La mujer de pelo rojo, se acercó de inmediato levantó de un manotazo al chico y comenzó a regañarlo. Lily entendió que él era lo que se había perdido, no por accidente, claro estaba, y seguramente la mujer era su madre o algo así.
- ¡¡… Y ahora ve y discúlpate con la niña!!- gritó finalmente la mujer.
- ¡¡Pero mamá!! – protestó el niño.
- Nada de peros James Potter. ¡¡A-ho-ra!!- el chico bufó por lo bajo, pero sonrió inocentemente a su madre cuando ella le dedicó una mirada asesina.
Lily aún estaba sentada, tratando con todas sus fuerzas ponerse de pie y salir de ahí, cuando el chico se acercó y le tendió una mano. "Lo siento", susurró entre dientes, se notaba que no era del tipo de chico que pedía perdón por algo. La pequeña le lanzó una mirada altiva, pero se aceptó su ayuda sin reclamos. "No te preocupes", masculló una vez en pie, con una sonrisa irónica.
- Dorea Potter, mucho gusto, pequeña.- se presentó la madre del chico con una sonrisa bondadosa.- Él es mi hijo James. ¿Buscabas la plataforma 9¾ ?
- Sii¿Cómo lo supo?
- Porque es una bruja…- susurró con malicia el chico. Ambas le dedicaron una mirada mordaz por su comentario, y lo pasaron por alto deliberadamente.
- ¿Cómo te llamas?- preguntó la Sra. Potter
- Lily Evans, mucho gusto- respondió la chica cordialmente.
- Bien Lily, James también va a Hogwarts. Será mejor que se den prisa o perderá el tren.- Era increíble lo adorable que podía parecer con ella, aún después de haberle gritado tanto a su hijo.- Ya sabes lo que tienes que hacer, ayuda a Lily.
- Ok…- El chico de las gafas beso a su madre por última vez y empujó su baúl hasta la pared entre las plataformas 9 y 10.- ¡Hey, pelirroja¿Qué piensas quedarte ahí?- añadió dirigiéndose a Lily.
- Bueno, gracias por todo- dijo la chica a modo de despedida sonriendo a la Sra Potter.
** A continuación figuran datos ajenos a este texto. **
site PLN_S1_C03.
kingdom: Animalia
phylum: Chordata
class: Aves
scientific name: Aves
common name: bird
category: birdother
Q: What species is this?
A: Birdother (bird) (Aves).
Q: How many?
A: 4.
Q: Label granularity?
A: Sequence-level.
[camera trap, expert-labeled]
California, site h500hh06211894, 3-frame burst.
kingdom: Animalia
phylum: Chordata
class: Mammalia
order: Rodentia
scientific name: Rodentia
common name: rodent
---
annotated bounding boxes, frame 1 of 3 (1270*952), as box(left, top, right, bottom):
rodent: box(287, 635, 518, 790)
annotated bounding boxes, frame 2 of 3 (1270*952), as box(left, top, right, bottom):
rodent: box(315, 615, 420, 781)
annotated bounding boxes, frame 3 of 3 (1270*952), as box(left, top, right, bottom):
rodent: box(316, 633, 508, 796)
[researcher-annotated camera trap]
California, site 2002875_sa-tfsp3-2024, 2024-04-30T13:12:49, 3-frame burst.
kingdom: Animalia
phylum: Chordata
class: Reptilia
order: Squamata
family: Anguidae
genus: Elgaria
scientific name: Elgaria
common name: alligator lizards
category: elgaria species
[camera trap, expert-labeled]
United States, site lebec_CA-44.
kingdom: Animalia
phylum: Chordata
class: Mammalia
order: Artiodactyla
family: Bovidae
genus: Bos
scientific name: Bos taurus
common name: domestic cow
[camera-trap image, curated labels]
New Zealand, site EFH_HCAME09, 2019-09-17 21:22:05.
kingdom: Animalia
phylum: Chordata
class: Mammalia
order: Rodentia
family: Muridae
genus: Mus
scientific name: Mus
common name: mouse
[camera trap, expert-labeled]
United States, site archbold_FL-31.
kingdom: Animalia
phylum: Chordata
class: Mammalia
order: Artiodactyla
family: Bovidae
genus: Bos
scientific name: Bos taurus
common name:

De alguna forma, sospechaba que volverían a encontrarse, aunque tal vez, no en las mismas circunstancias.
Pensando en esto se acercó a la pared, nerviosa por no saber que le esperaba al dar el siguiente paso. Nada que fuera fácil, eso era lo único seguro.
La figura de la mujer comenzaba a desaparecer de su vista, y su último sonriente adiós la despertó, antes de que James la tomara de la mano y atravesaran juntos la pared a un nuevo mundo.